▶ [What to work on]
(1) From the roasted vegetables post, reproduce the passage starting with "It doesn’t matter" and going on through "Give it a try.", swapping "EVOO" for "olive oil".
(2) Name every ingredient that the roasted vegetables post lists for the Steel-Cut Oatmeal.
(3) Decide whether each statement agrees with the roasted vegetables post, and support each yes or no with the deciding words quoted from it: (a) The Steel-Cut Oatmeal takes more than 20 minutes to prepare. (b) The writer has tested on children the idea of serving them roasted vegetables. (c) Chris T. designed the Dainty Dot logo.

May 11, 2011 § 7 Comments
I don’t share Dainty with my real-world colleagues as a rule. Not sure most would approve of Dainty’s exploits. But my super-awesome colleague Chris T.—the designer of the Dainty Dot logo up at the top of the page—is definitely Dainty worthy.
So when Chris T. told me yesterday that I use a lot of—too many?—ingredients, I considered it. Do I really? Salt, pepper, oils and vinegars not withstanding, I’m mentally going over my recipes and counting up. The Steel-Cut Oatmeal I’m currently eating definitely doesn’t have that many ingredients—oats, raisins, slivered almonds, maple syrup. Okay, yeah, that’s a lot for a simple breakfast. Plus, it takes 20-plus minutes to prepare. But at least you can shower while it’s cooking—that’s something.
Chris T., to show that Dainty can prepare a flavorful dish with simple ingredients and instructions, I humbly present this for your consideration: Roasted Vegetables.
It doesn’t matter what it is—beets, leeks, broccoli, and old tennis shoe—you add EVOO, salt and pepper, put it on a baking sheet or cast-iron pan in a 42F oven and you’re going to end up with something tasty. You can skip the oil maybe, but why? If anything, it helps prevent the veggie from sticking to pan. The salt and pepper add flavor, yes, but the salt also helps to draw out the vegetable’s own juices. The high heat caramelizes those juices, so you end up with a tasty savory sweetness. Want to get your children in the habit of eating veggies? Don’t serve them bland boiled bleck—lightly roast some carrots or cauliflower and let them have at it. I don’t have children and I’ve never tested this theory so it might be bunk, but you never know. Give it a try.
Roasting vegetables is my go-to method when it seems there is absolutely nothing left to cook with in the house. There’s always something—a sweet potato, an onion or leek, a pepper, something—laying around that, with a little high heat, salt, pepper and EVOO, can be incorporated into a meal. If anything, they can be tossed with penne for a simple pasta supper.
Do you need instructions? Really? Okay, here they are.
-Firm vegetables work best. Sweet potatoes, potatoes, cauliflower, broccoli, winter squashes, onions, leeks work really well. Summer squashes such as yellow and zucchini, are good, too. Tomatoes … I typically use cherry tomatoes and put them in a medium-sized cast iron. They’ll burst, beware. But the flavor is phenomenal. Be forewarned—the acid will mess up your cast iron’s patina a bit. Clean immediately.

▶ [Raw data]

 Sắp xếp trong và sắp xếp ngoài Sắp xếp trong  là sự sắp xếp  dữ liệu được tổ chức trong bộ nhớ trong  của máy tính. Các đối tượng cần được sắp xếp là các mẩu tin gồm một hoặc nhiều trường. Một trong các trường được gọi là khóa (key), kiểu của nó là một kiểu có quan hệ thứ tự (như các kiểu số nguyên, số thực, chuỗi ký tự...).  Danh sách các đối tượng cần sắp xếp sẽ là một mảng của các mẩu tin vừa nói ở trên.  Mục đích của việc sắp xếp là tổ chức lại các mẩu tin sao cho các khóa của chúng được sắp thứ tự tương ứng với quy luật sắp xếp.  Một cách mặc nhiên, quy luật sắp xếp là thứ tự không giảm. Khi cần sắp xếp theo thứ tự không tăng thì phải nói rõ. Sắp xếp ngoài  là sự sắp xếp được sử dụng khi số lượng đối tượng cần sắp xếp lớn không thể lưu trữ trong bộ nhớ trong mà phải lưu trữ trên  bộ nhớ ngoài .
---
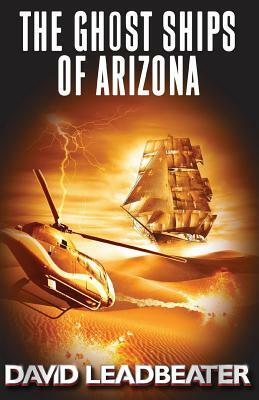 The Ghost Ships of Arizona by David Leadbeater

▶ [Written responses]
(1)
It doesn’t matter what it is—beets, leeks, broccoli, and old tennis shoe—you add olive oil, salt and pepper, put it on a baking sheet or cast-iron pan in a 42F oven and you’re going to end up with something tasty. You can skip the oil maybe, but why? If anything, it helps prevent the veggie from sticking to pan. The salt and pepper add flavor, yes, but the salt also helps to draw out the vegetable’s own juices. The high heat caramelizes those juices, so you end up with a tasty savory sweetness. Want to get your children in the habit of eating veggies? Don’t serve them bland boiled bleck—lightly roast some carrots or cauliflower and let them have at it. I don’t have children and I’ve never tested this theory so it might be bunk, but you never know. Give it a try.

(2) oats, raisins, slivered almonds, maple syrup

(3)
(a) Yes: "Plus, it takes 20-plus minutes to prepare."
(b) No: "I don’t have children and I’ve never tested this theory"
(c) Yes: "the designer of the Dainty Dot logo up at the top of the page"